The organisation leaned especially heavily on corruption within the construction sector, evidenced by large, unfinished building projects – with one example resembling a “huge concrete hulk thrusting itself into view from below.”
The unchecked housing development frequently violated local building codes “thanks to dubious documentation and complicit officials – and then result in major losses for investors if the projects to belly-up,” the outlet said.
Radio Free Europe a US-funded organisation with a focus on news developments in central and eastern Europe, as well as western Asia.
It has its roots in the Cold War era – originally crafted as a way to combat Soviet-style propaganda in USSR satellite states.
In more recent times, it has tended to split its focus on countering disinformation from Russian media outlets and maintaining a presence in countries with perceived democratic backsliding.
The outlet re-launched it’s Romanian, Bulgarian and Hungarian in the past two years in accordance with this policy.
Its recent take on Odessa’s troubles has linked the corruption problem with Russian influence in Ukraine as a whole.
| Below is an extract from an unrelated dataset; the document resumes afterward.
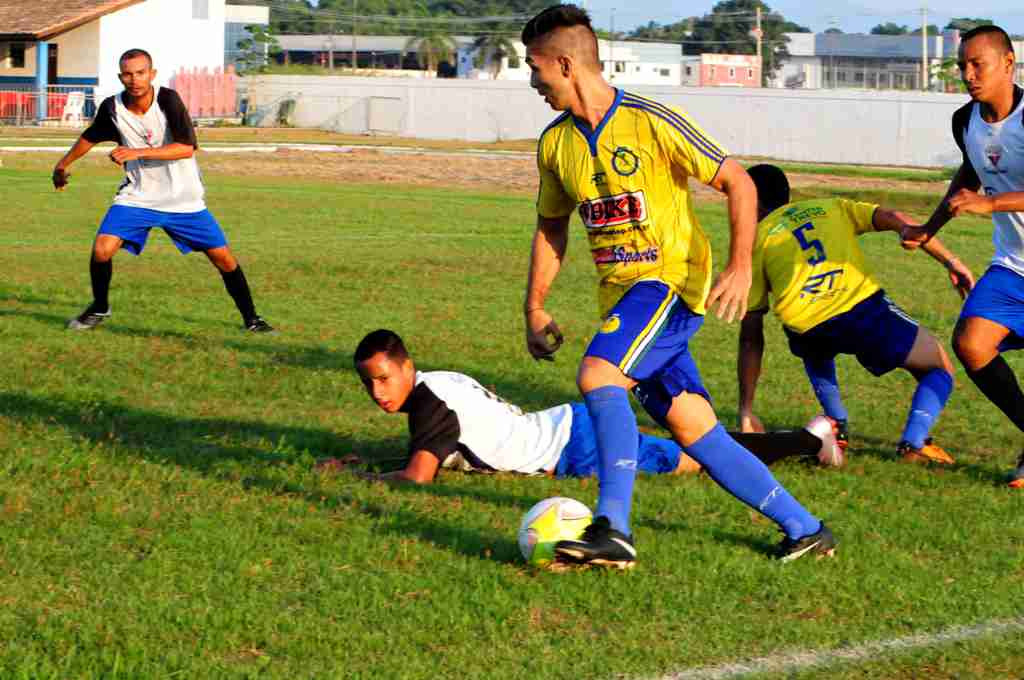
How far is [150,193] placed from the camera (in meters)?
12.2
It’s an issue which has repeatedly come to the forefront in the last decade through events like the Euromaidan protests, the Russian annexation of Crimea and the separatist actions in Eastern Ukraine which continue to this day.
According to Radio Free Europe, Odessa is a city where the wider issue of corruption in Ukraine is “particularly acute,” citing interviews with local officials and real-estate experts.
It stressed how current Ukranian President Volodymyr Zalanskiy had previously acknowledged the city as a “smuggling haven,” – alongside a local lawyer’s calculations that 76% of new apartment buildings in the city are risky investments, compared to 55% in Kiev, the capital.
Activists who spoke to the outlet have claimed that the city’s real-estate corruption stems from a collaboration between developers and crooked officials – with investors being the people generally pay the financial price.